◆ **Dataset records**:
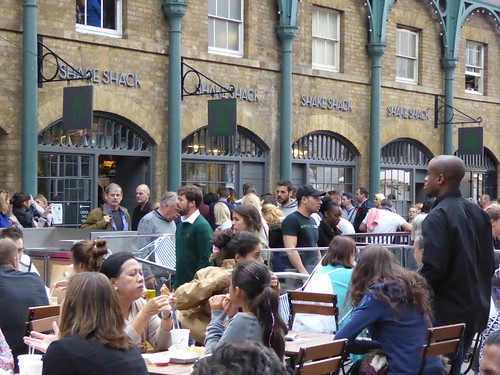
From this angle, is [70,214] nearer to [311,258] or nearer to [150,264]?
[150,264]

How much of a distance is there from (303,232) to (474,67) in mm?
17859

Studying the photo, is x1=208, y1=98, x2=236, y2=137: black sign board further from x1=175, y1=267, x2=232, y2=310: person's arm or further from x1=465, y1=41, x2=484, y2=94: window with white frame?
x1=175, y1=267, x2=232, y2=310: person's arm

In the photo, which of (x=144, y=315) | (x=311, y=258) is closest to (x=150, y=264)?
(x=311, y=258)

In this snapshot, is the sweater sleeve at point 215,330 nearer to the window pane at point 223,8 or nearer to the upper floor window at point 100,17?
the upper floor window at point 100,17

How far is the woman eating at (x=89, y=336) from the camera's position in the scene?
447 centimetres

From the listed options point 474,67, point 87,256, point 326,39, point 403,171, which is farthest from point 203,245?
point 474,67

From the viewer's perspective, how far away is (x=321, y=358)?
5715 millimetres

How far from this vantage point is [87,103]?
15.4 m

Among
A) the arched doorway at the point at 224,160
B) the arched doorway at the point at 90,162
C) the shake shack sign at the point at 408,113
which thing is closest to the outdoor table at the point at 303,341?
the arched doorway at the point at 90,162

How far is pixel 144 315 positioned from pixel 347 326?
1.39 metres

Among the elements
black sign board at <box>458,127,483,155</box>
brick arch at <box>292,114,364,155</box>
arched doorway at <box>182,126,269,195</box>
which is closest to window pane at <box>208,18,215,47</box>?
arched doorway at <box>182,126,269,195</box>

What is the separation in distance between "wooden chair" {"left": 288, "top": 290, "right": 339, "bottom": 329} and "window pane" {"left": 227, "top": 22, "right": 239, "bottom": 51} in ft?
41.0

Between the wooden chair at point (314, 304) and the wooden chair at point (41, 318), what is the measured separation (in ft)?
7.29

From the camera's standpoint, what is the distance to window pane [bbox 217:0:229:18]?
19812mm
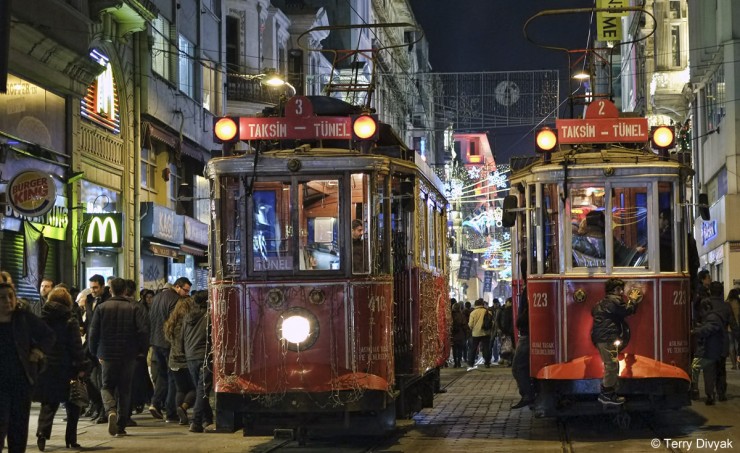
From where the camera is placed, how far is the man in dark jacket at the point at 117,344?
14953 millimetres

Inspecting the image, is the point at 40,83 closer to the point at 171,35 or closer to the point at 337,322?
the point at 171,35

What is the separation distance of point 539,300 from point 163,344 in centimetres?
539

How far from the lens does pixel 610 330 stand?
13.7 m

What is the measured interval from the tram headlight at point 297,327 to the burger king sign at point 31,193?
940 centimetres

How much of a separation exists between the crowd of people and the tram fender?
12.6ft

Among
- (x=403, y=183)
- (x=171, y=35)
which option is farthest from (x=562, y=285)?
(x=171, y=35)

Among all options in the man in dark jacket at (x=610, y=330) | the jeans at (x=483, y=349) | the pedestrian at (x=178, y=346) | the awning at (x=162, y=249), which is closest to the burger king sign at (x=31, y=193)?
the pedestrian at (x=178, y=346)

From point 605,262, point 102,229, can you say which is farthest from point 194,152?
point 605,262

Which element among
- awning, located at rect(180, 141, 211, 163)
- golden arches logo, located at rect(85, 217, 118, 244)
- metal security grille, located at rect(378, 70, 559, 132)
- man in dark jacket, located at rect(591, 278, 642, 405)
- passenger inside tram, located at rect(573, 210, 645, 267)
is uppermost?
metal security grille, located at rect(378, 70, 559, 132)

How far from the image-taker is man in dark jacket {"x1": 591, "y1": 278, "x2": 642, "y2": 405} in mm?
13688

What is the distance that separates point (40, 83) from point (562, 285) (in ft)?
39.8

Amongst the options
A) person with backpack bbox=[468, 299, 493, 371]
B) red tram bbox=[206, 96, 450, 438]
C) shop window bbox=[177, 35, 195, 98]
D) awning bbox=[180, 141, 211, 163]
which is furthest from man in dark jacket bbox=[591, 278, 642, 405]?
shop window bbox=[177, 35, 195, 98]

◆ **Challenge**: Put every line of the listing above into a numbered list, leaving out blank lines and the pictures.

◆ **Result below**:
1. From this angle, is [70,214] nearer to [311,258] or nearer to [150,264]?
2. [150,264]
3. How much of a distance is there from (303,232) to (474,67) in mm?
4. 17859
5. Studying the photo, is x1=208, y1=98, x2=236, y2=137: black sign board further from x1=175, y1=267, x2=232, y2=310: person's arm or further from x1=465, y1=41, x2=484, y2=94: window with white frame?
6. x1=175, y1=267, x2=232, y2=310: person's arm
7. In the photo, which of (x=144, y=315) | (x=311, y=258) is closest to (x=150, y=264)?
8. (x=311, y=258)
9. In this snapshot, is the sweater sleeve at point 215,330 nearer to the window pane at point 223,8 or nearer to the upper floor window at point 100,17?
10. the upper floor window at point 100,17
11. How far is the woman eating at (x=89, y=336) from the camera's position in the scene?
12. 447 centimetres
13. From the listed options point 474,67, point 87,256, point 326,39, point 403,171, which is farthest from point 203,245?
14. point 474,67
15. From the viewer's perspective, how far away is (x=321, y=358)?
16. 5715 millimetres
17. How far from this vantage point is [87,103]?
18. 15.4 m
19. Among
20. A) the arched doorway at the point at 224,160
21. B) the arched doorway at the point at 90,162
22. C) the shake shack sign at the point at 408,113
23. which thing is closest to the outdoor table at the point at 303,341?
24. the arched doorway at the point at 90,162
25. How far is pixel 144 315 positioned from pixel 347 326?
26. 1.39 metres
27. Among the elements
28. black sign board at <box>458,127,483,155</box>
29. brick arch at <box>292,114,364,155</box>
30. arched doorway at <box>182,126,269,195</box>
31. which is closest to window pane at <box>208,18,215,47</box>?
32. arched doorway at <box>182,126,269,195</box>
33. What is the separation in distance between "wooden chair" {"left": 288, "top": 290, "right": 339, "bottom": 329} and "window pane" {"left": 227, "top": 22, "right": 239, "bottom": 51} in ft?
34. 41.0
35. Between the wooden chair at point (314, 304) and the wooden chair at point (41, 318), what is the measured separation (in ft)?
36. 7.29
37. From the camera's standpoint, what is the distance to window pane [bbox 217:0:229:18]?
38. 19812mm
39. From where the camera is placed, how far is the man in dark jacket at the point at 117,344?
40. 14953 millimetres
41. Inspecting the image, is the point at 40,83 closer to the point at 171,35 or closer to the point at 337,322?
42. the point at 171,35
43. What is the separation distance of point 539,300 from point 163,344 in centimetres?
44. 539
45. How far from the lens does pixel 610 330 stand?
46. 13.7 m
47. What is the measured interval from the tram headlight at point 297,327 to the burger king sign at point 31,193?
48. 940 centimetres
49. How much of a separation exists between the crowd of people and the tram fender?
50. 12.6ft
51. Among
52. - (x=403, y=183)
53. - (x=171, y=35)
54. which option is farthest from (x=562, y=285)?
55. (x=171, y=35)
56. Among all options in the man in dark jacket at (x=610, y=330) | the jeans at (x=483, y=349) | the pedestrian at (x=178, y=346) | the awning at (x=162, y=249), which is closest to the burger king sign at (x=31, y=193)?
57. the pedestrian at (x=178, y=346)
58. From point 605,262, point 102,229, can you say which is farthest from point 194,152?
59. point 605,262
60. Which element among
61. - awning, located at rect(180, 141, 211, 163)
62. - golden arches logo, located at rect(85, 217, 118, 244)
63. - metal security grille, located at rect(378, 70, 559, 132)
64. - man in dark jacket, located at rect(591, 278, 642, 405)
65. - passenger inside tram, located at rect(573, 210, 645, 267)
66. is uppermost?
67. metal security grille, located at rect(378, 70, 559, 132)
68. How far from the image-taker is man in dark jacket {"x1": 591, "y1": 278, "x2": 642, "y2": 405} in mm?
69. 13688
70. What is the distance that separates point (40, 83) from point (562, 285) (in ft)?
71. 39.8
72. Amongst the options
73. A) person with backpack bbox=[468, 299, 493, 371]
74. B) red tram bbox=[206, 96, 450, 438]
75. C) shop window bbox=[177, 35, 195, 98]
76. D) awning bbox=[180, 141, 211, 163]
77. which is furthest from man in dark jacket bbox=[591, 278, 642, 405]?
78. shop window bbox=[177, 35, 195, 98]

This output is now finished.